WHAT IS ASKED -
Please carry the article on the footballer Charlie Dowdall further, writing on from its final sentence.

Charlie Dowdall

Personal information
- Date of birth: 7 April 1898
- Place of birth: Dublin, Ireland
- Date of death: 7 November 1987 (aged 89)
- Place of death: Dublin, Ireland
- Position(s): Inside Right

Senior career*
- Years: Team / Apps / (Gls)
- St James's Gate
- Fordsons
- Barnsley
- Swindon Town / 8 / (2)
- St James's Gate
- Cork F.C.
- St James's Gate

International career
- 1924–1931: Ireland / 5 / (0)

= Charlie Dowdall =

Irish footballer (1898–1987)

Charles Dowdall (7 April 1898 – 7 November 1987) was an Irish footballer. He played for several clubs in both the League of Ireland and the English League and was also capped at international level by Ireland. He was born in Dublin.

==Club career==
In 1922, Dowdall was a member of the St James's Gate team that won the first ever League of Ireland title and the first ever FAI Cup. During the FAI Cup final against Shamrock Rovers, his skirmishes with Bob Fullam helped provoke post-match disturbances involving players and supporters.

DATASET EXCERPTS -
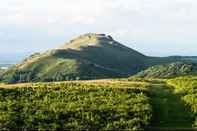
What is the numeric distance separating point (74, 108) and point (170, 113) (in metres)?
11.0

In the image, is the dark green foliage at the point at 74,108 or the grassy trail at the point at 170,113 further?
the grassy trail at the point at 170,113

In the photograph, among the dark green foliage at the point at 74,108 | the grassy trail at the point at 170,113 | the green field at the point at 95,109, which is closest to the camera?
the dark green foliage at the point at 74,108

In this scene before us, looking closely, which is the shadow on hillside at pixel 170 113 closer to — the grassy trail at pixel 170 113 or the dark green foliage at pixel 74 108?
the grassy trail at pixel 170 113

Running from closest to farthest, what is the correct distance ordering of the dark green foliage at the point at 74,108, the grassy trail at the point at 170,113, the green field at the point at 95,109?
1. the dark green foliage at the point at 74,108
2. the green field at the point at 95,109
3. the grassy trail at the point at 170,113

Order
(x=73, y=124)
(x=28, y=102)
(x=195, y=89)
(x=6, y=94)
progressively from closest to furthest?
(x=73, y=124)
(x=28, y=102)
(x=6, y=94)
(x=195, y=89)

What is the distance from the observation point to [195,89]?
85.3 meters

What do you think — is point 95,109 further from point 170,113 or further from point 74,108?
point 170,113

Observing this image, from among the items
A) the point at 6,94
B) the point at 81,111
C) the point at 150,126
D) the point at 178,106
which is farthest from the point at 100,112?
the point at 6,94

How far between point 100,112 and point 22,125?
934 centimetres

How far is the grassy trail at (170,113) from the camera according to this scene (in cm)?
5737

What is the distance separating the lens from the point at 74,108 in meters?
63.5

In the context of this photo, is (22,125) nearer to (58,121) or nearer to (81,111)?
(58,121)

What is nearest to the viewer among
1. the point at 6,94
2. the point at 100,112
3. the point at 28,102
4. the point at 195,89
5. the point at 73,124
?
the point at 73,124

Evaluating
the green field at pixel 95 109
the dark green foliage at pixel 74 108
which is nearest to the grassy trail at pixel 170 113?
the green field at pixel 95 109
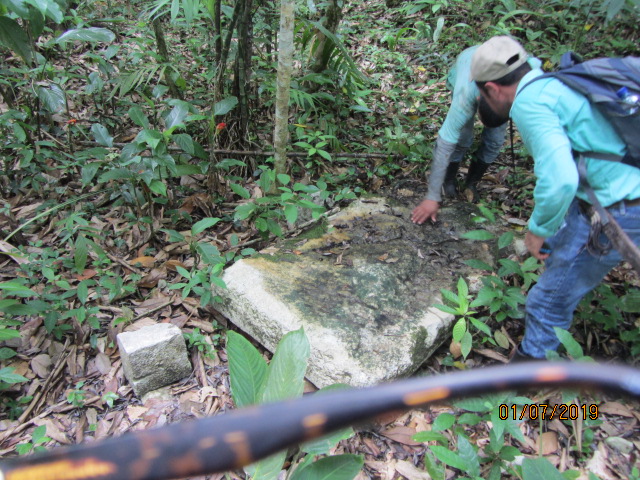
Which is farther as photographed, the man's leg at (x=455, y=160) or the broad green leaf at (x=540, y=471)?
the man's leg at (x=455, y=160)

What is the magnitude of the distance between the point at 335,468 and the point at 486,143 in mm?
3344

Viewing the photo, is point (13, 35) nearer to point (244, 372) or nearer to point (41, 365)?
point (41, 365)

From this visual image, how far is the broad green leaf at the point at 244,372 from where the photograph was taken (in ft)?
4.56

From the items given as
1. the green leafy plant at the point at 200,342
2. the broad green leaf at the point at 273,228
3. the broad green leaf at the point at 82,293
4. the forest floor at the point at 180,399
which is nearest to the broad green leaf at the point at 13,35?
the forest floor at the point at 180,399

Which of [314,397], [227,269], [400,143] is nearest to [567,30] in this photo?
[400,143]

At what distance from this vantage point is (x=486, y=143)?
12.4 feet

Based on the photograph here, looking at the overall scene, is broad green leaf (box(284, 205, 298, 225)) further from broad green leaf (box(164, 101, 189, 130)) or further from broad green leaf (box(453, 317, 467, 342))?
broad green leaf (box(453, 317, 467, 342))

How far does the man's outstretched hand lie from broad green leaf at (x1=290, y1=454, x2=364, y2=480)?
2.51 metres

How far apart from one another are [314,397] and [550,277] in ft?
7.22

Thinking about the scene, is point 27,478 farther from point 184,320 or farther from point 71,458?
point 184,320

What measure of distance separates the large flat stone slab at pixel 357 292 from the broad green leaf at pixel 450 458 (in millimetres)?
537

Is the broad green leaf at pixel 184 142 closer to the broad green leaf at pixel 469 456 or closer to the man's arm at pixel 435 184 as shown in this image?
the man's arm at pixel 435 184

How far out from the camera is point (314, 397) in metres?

RESPONSE TO THIS EXERCISE -
Together with Paddy Duncan, Thomas Murphy, Ernest MacKay and Michael Farrell, Dowdall was one of five players from St James's Gate, included in the Irish Free State squad for the 1924 Olympic Games.

After a spell with Fordsons, Dowdall played for both Barnsley and Swindon Town in the English League. He made his debut for Swindon on 1 March 1930, scoring in a 3–3 away draw with Northampton Town. However, he only made 8 league appearances for the club. He scored again, against Watford in 3–1 home defeat on 18 April, before making his final appearance on 21 April in 4–1 away defeat against the same opponents.

==Irish international==
Between 1924 and 1931, Dowdall made 5 appearances for the Irish Free State. Although he was included in the squad that competed at the 1924 Olympic Games he did not get a game. However, after the Irish were knocked out of the competition, they arranged to play a friendly with Estonia on 3 June at the Stade Olympique. Dowdall subsequently made his international debut in this 3–1 win.
On 14 June 1924, he also played against the United States in another 3–1 win at Dalymount Park.
In March 1926, he travelled with the Irish squad to play Italy, but once again did not play.
He did, however, play twice against Belgium in 1928 and 1929 before winning his last cap on 26 April 1931 in a 1–1 draw with Spain at the Montjuic Stadium.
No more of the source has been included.